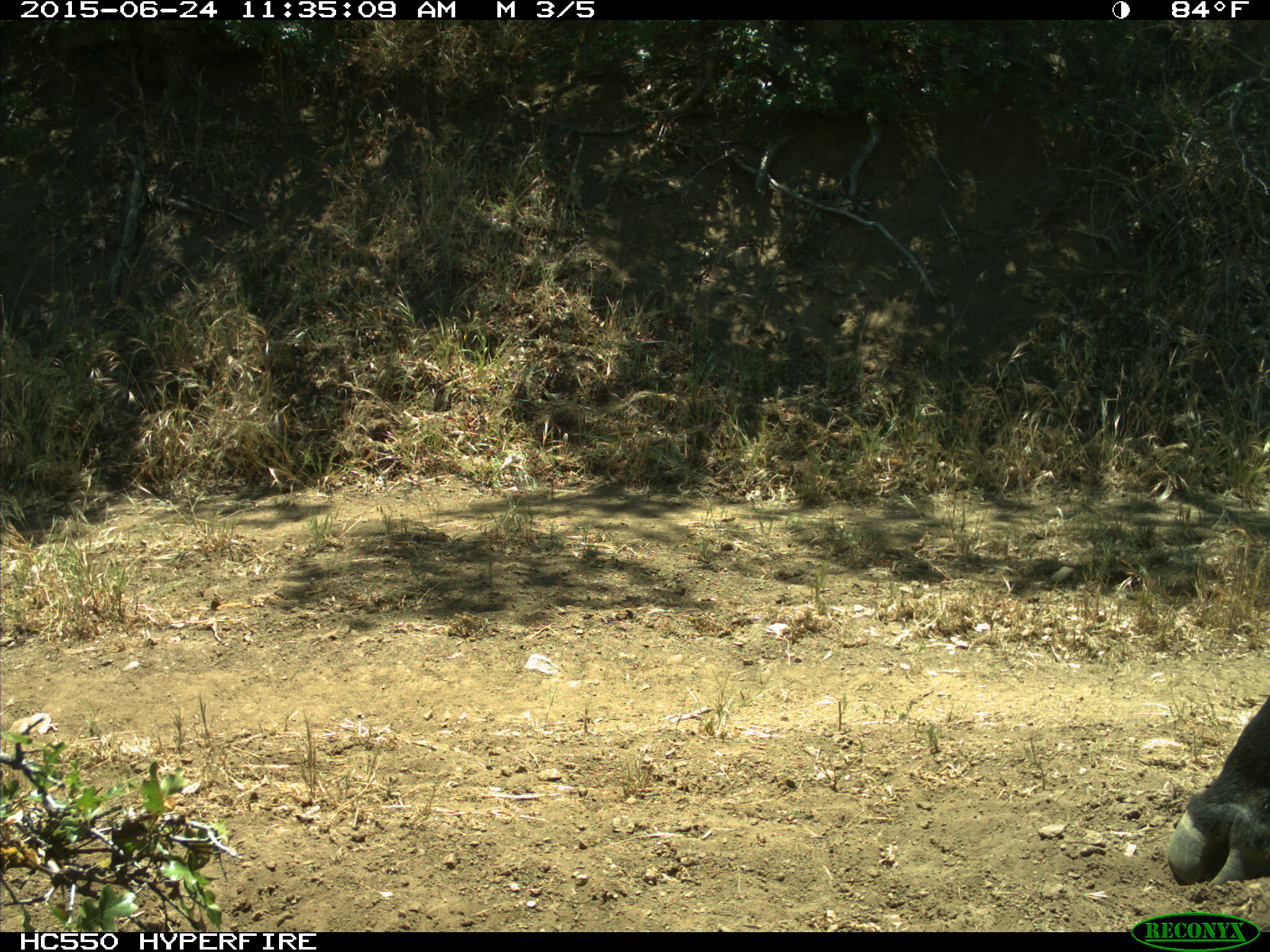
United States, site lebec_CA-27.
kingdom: Animalia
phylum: Chordata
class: Mammalia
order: Artiodactyla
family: Bovidae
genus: Bos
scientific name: Bos taurus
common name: domestic cow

+++++

Output the line containing "class: Mammalia" and every line after it through the final line of the records above, exactly as written and nothing else.

class: Mammalia
order: Artiodactyla
family: Bovidae
genus: Bos
scientific name: Bos taurus
common name: domestic cow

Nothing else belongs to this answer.